Volcan Mountain, Summit


You mustered guts and means to drive 120 miles in unfamiliar territory, forgetting about the "risks" of hiking alone with possible rattlesnakes and mountain lion sightings. You braved the steep inclines, the sketchy holes on the ground, the yellow spider on your thumb; the fact that you forgot your map - yet still, took on a different route down the trail. Your shoes broke while on top of the mountain. You scored hot blisters on each foot. You brushed all that off.  You simply savored two oranges and every gulp of that 150mL bottled water you had packed.
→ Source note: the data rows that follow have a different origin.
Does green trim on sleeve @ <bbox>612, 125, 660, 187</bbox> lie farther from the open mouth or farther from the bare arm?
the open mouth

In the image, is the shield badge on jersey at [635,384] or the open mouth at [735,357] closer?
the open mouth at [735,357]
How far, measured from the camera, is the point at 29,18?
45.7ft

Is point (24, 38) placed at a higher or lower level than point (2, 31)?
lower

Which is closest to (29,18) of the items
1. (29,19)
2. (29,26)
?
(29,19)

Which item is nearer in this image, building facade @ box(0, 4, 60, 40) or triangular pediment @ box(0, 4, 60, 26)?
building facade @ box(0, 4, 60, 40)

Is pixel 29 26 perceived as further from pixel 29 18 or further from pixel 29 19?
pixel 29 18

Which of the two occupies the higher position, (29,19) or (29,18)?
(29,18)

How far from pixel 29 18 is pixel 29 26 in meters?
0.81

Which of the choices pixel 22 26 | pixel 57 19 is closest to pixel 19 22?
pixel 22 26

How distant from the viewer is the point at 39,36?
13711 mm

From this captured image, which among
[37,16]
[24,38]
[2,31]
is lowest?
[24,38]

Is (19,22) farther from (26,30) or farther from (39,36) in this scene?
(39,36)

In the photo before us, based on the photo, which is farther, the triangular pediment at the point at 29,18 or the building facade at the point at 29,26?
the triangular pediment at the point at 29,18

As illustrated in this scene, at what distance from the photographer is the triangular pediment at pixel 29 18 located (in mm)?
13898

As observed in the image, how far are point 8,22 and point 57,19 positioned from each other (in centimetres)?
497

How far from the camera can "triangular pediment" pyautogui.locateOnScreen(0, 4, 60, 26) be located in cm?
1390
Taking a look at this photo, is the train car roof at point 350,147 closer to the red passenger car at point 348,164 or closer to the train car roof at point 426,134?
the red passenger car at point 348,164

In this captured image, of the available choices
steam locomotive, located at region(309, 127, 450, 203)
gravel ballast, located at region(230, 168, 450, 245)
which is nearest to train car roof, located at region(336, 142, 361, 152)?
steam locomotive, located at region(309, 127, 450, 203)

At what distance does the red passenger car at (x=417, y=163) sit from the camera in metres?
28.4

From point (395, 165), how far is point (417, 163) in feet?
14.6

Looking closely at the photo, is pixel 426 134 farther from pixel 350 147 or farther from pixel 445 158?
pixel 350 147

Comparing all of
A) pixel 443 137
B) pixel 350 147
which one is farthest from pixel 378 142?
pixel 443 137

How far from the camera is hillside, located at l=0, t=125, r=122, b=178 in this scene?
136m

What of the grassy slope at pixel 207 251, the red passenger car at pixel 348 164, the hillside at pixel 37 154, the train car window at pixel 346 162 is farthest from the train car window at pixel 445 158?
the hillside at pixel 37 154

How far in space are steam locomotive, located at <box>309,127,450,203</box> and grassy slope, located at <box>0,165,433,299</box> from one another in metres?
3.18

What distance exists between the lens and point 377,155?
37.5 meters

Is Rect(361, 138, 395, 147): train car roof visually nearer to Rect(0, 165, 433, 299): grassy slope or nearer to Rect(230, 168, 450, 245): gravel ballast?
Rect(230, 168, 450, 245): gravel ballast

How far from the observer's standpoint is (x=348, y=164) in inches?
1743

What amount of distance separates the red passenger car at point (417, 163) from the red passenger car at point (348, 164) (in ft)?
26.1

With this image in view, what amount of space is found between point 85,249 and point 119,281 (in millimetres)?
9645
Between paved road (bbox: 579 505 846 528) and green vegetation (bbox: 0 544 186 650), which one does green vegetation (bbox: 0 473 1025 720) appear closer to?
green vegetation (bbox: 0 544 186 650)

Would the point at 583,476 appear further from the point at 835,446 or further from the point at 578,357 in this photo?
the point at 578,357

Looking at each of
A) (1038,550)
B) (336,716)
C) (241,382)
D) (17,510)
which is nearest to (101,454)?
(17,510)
After the three hour and a half ordeal, you didn't relent. You combed every store on Julian's Main Street, limping from the blisters and a sore left hip flexor. In return, you discovered Cider Mill that turned out to be a fancy, dizzying relay of homemade goods (only cooks can relate). Since you are bringing home three whole pies, as a thoughtful gesture, you bought three different flavors from multiple pie shops. 
Julian Cider Mill

On the way to the car, your head spun. "I woke up at 3AM," you remembered as a nightmare disrupted the sleep you badly needed. Even the road to Julian - 79 Highway - is narrow and winding and totally out of your driving experience. The heat and the pain from hiking is finally kicking in. Is it time to go home now?
But there's still a Mining Tour.

Inside Eagle Pick Gold Mine, you absorbed every word from the tour guide. "How did miners work with candles in the dark? What about claustrophobia? It's creepy and cold here."
Julian’s Eagle Creek Mining Tour ($10)
Miners chipped away Earth's ore to harvest fine-as-flour specks of gold. No one should have the audacity to complain about GPS failing in the wilderness. That happened to you, so you calmly pulled over and checked the PDF map you prepared the night before. The last 70 miles is probably your longest stretch without getting lost. 
Lake Cuyamaca

Along the way, you passed by Cuyamaca Ranco State Park and Anza-Borrego Dessert, taking mental notes on directions. Earlier in the day, you caught a glimpse of El Capitan - how glorious the sun and fog intertwined behind the lake. Perhaps you might bring your sisters and mother there. If not, you'll go alone. 
Inspiration Point

Nothing wrong with that. You're simply honoring your present disposition. You're doing what you love - travel and exploration. In times when people forget what makes their soul dance, you're reveling in it. Thanks for taking time.